When caring for a patient in shock, one of the major nursing goals is to reduce the risk that the patient will develop complications of shock. How can the nurse best achieve this goal?
- A. Provide a detailed diagnosis and plan of care in order to promote the patients and familys coping.
- B. Keep the physician updated with the most accurate information because in cases of shock the nurse often cannot provide relevant interventions.
- C. Monitor for significant changes and evaluate patient outcomes on a scheduled basis focusing on blood pressure and skin temperature.

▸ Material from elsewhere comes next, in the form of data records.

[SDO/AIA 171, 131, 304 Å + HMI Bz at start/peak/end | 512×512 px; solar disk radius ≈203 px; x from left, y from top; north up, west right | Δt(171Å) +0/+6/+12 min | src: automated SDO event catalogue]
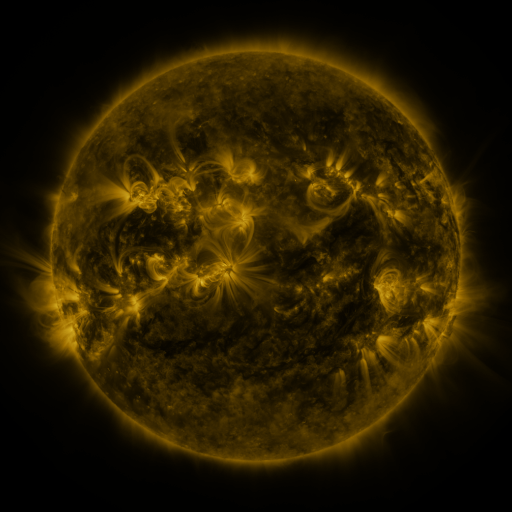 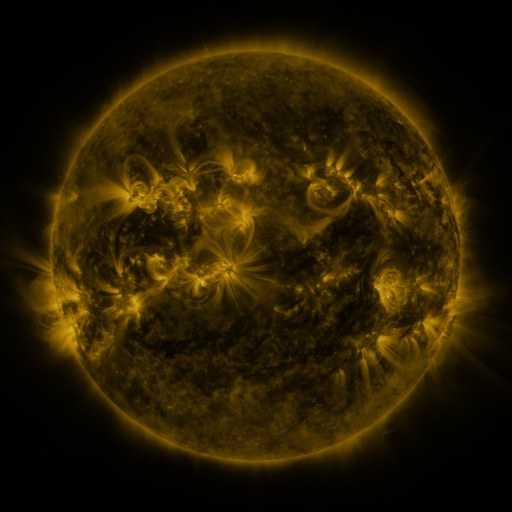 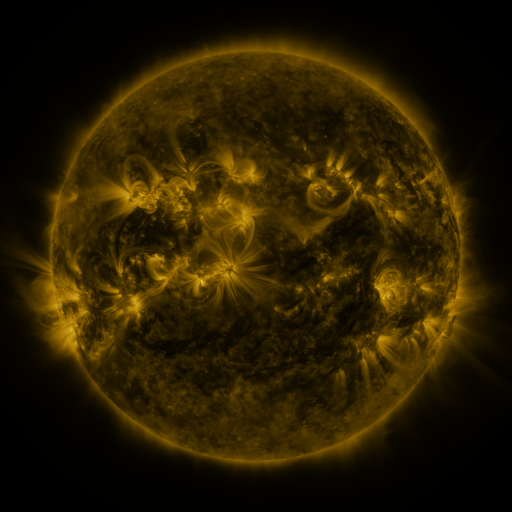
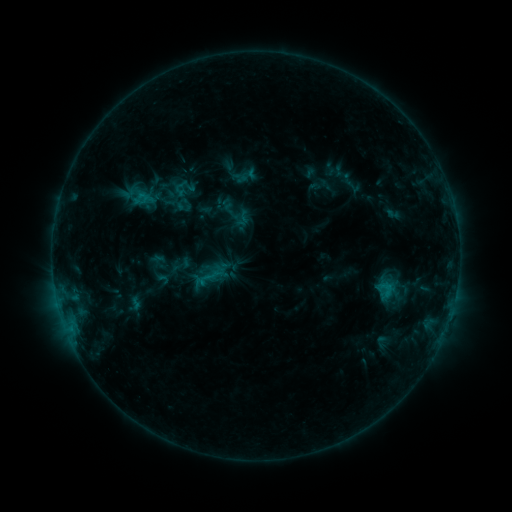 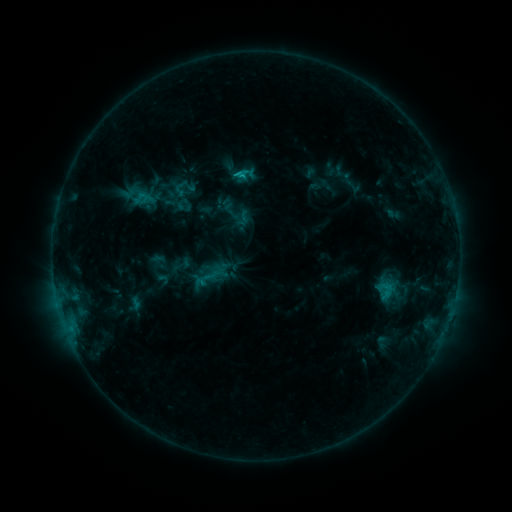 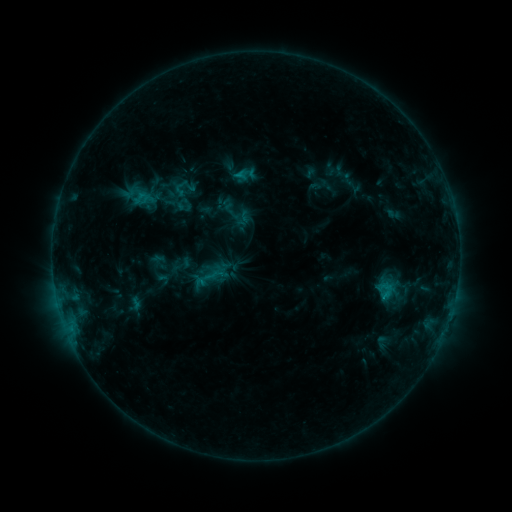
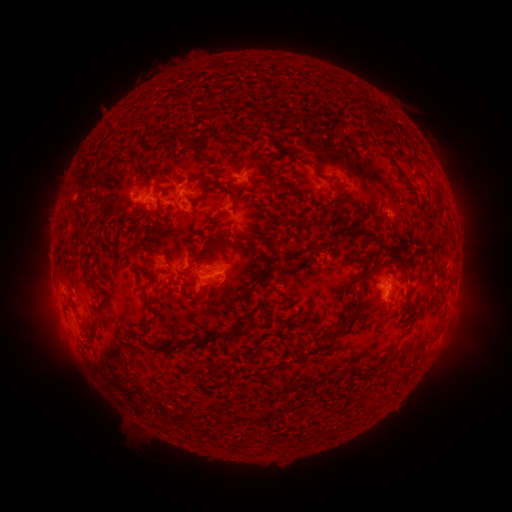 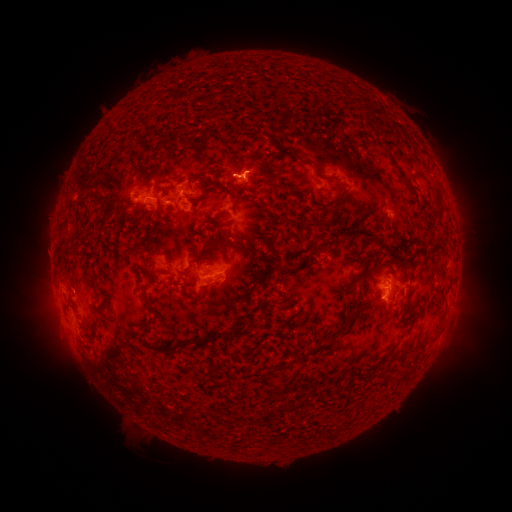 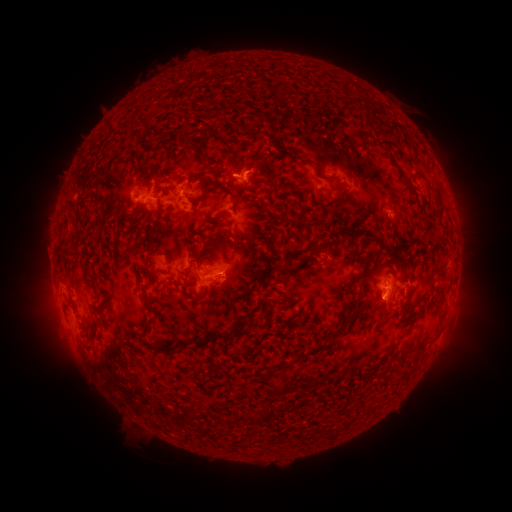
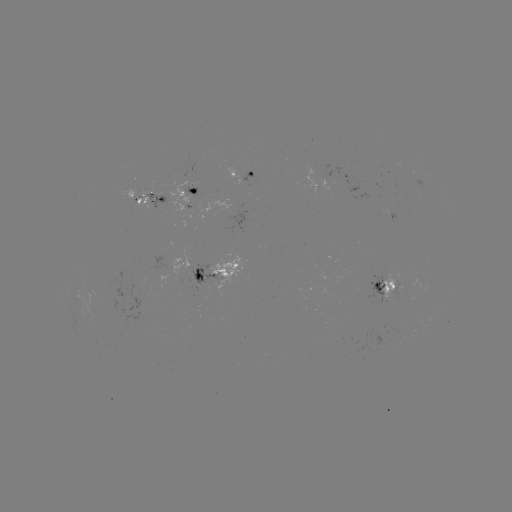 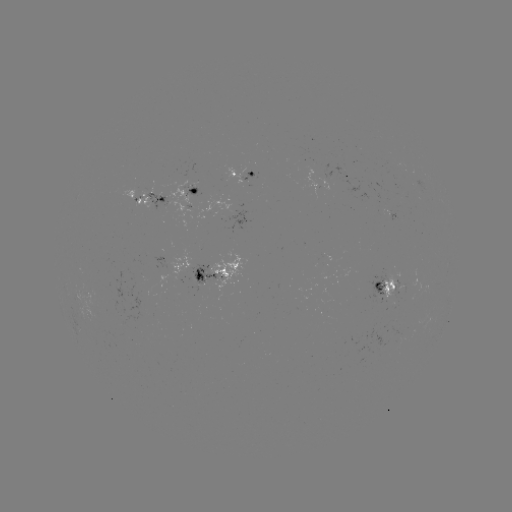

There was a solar flare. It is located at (238, 175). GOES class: C1.0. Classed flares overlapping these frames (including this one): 1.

- D. Understand the underlying mechanisms of shock, recognize the subtle and more obvious signs, and then provide rapid assessment.
Correct Answer: D
Rationale: Shock is a life-threatening condition with a variety of underlying causes. It is critical that the nurse apply the nursing process as the guide for care. Shock is unpredictable and rapidly changing so the nurse must understand the underlying mechanisms of shock. The nurse must also be able to recognize the subtle as well as more obvious signs and then provide rapid assessment and response to provide the patient with the best chance for recovery. Coping skills are important, but not the ultimate priority. Keeping the physician updated with the most accurate information is important, but the nurse is in the best position to provide rapid assessment and response, which gives the patient the best chance for survival. Monitoring for significant changes is critical, and evaluating patient outcomes is always a part of the nursing process, but the subtle signs and symptoms of shock are as important as the more obvious signs, such as blood pressure and skin temperature. Assessment must lead to diagnosis and interventions.

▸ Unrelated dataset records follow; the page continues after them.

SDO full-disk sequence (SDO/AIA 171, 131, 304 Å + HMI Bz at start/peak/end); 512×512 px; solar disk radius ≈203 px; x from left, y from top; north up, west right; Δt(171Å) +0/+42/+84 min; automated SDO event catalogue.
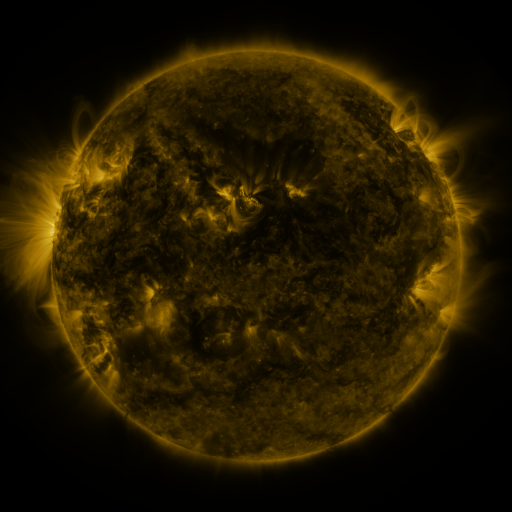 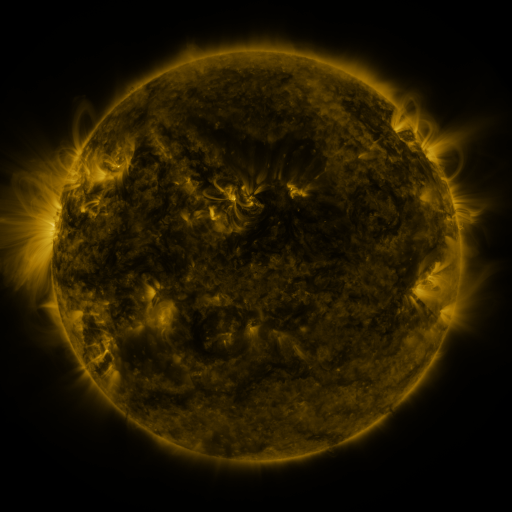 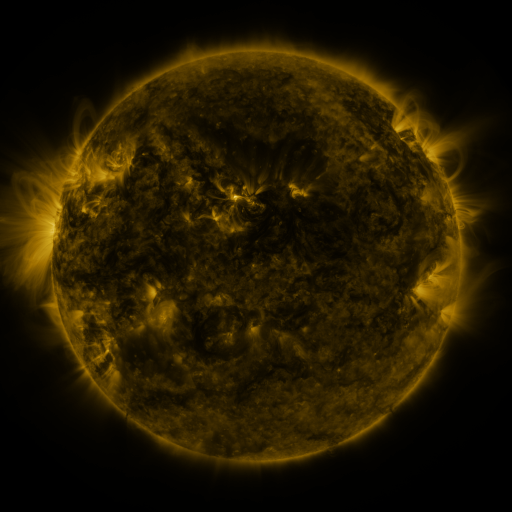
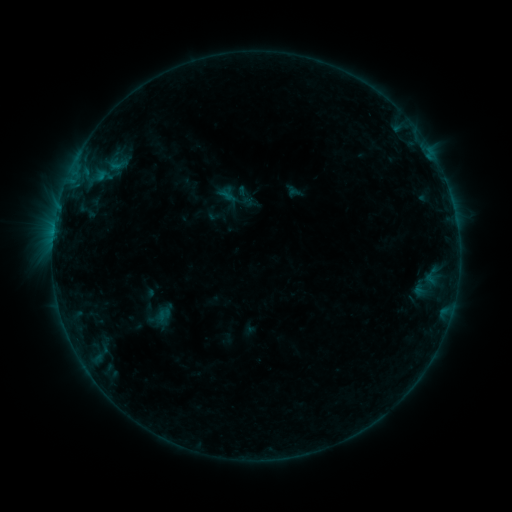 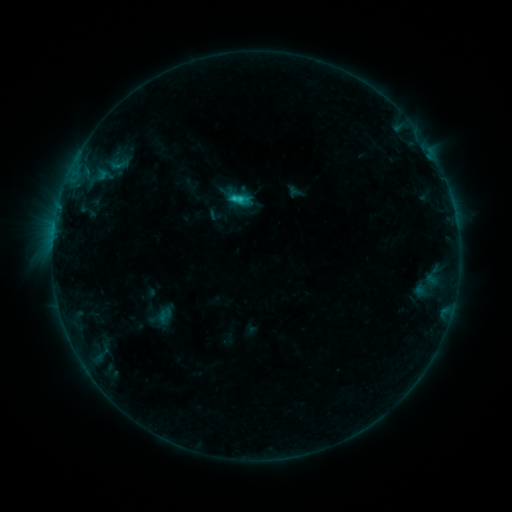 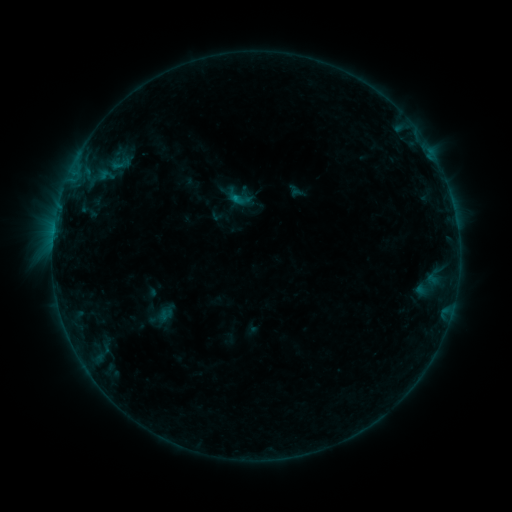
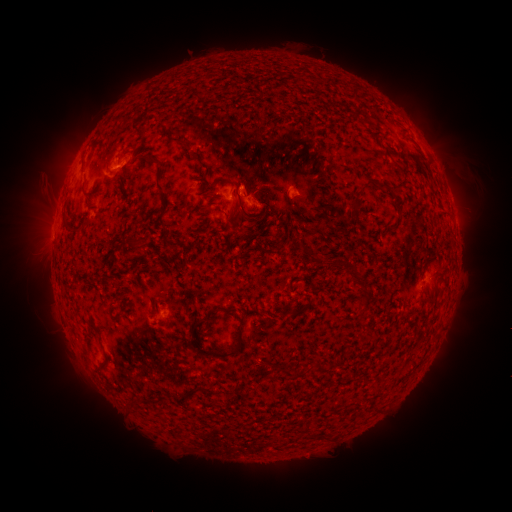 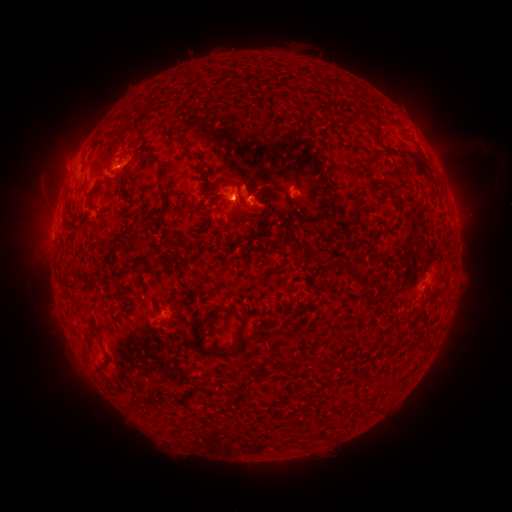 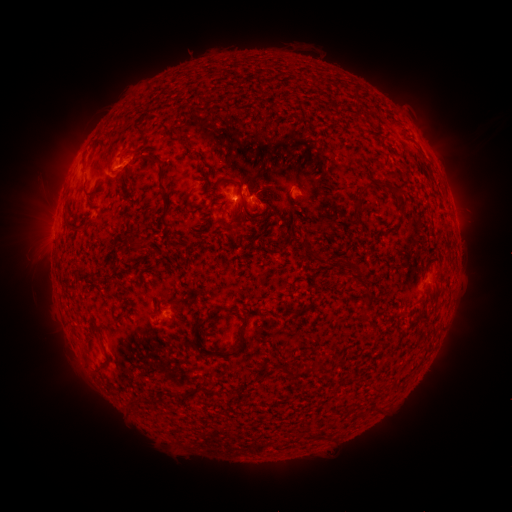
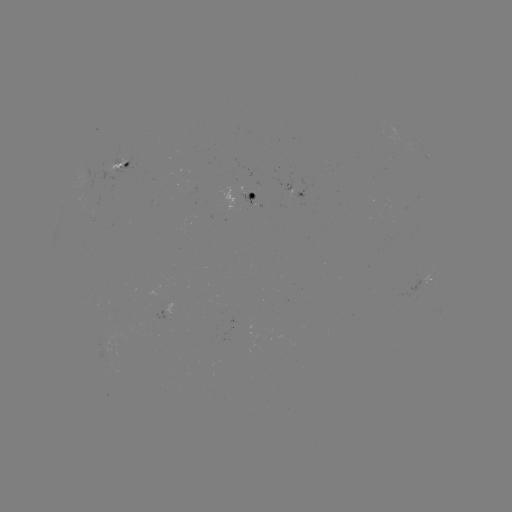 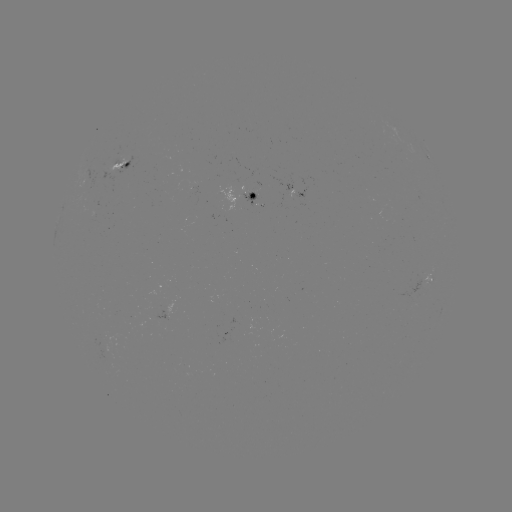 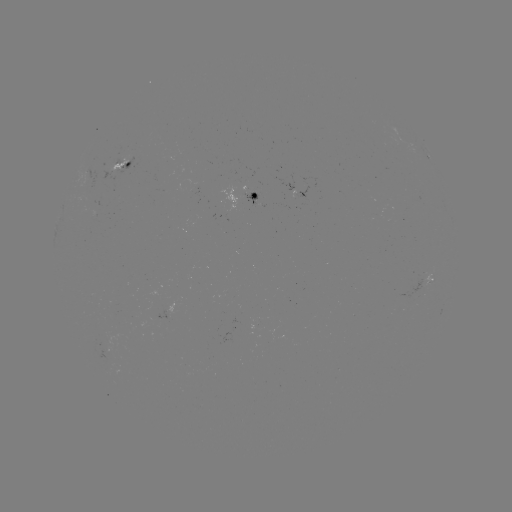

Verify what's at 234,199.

The nurse in the ICU is admitting a 57-year-old man with a diagnosis of possible septic shock. The nurses assessment reveals that the patient has a normal blood pressure, increased heart rate, decreased bowel sounds, and cold, clammy skin. The nurses analysis of these data should lead to what preliminary conclusion?
- A. The patient is in the compensatory stage of shock.
- B. The patient is in the progressive stage of shock.
- C. The patient will stabilize and be released by tomorrow.
- D. The patient is in the irreversible stage of shock.
Correct Answer: A
Rationale: In the compensatory stage of shock, the blood pressure remains within normal limits. Vasoconstriction, increased heart rate, and increased contractility of the heart contribute to maintaining adequate cardiac output. Patients display the often-described fight or flight response. The body shunts blood from organs such as the skin, kidneys, and GI tract to the brain and heart to ensure adequate blood supply to these vital organs. As a result, the skin is cool and clammy, and bowel sounds are hypoactive. In progressive shock, the blood pressure drops. In septic shock, the patients chance of survival is low and he will certainly not be released within 24 hours. If the patient were in the irreversible stage of shock, his blood pressure would be very low and his organs would be failing.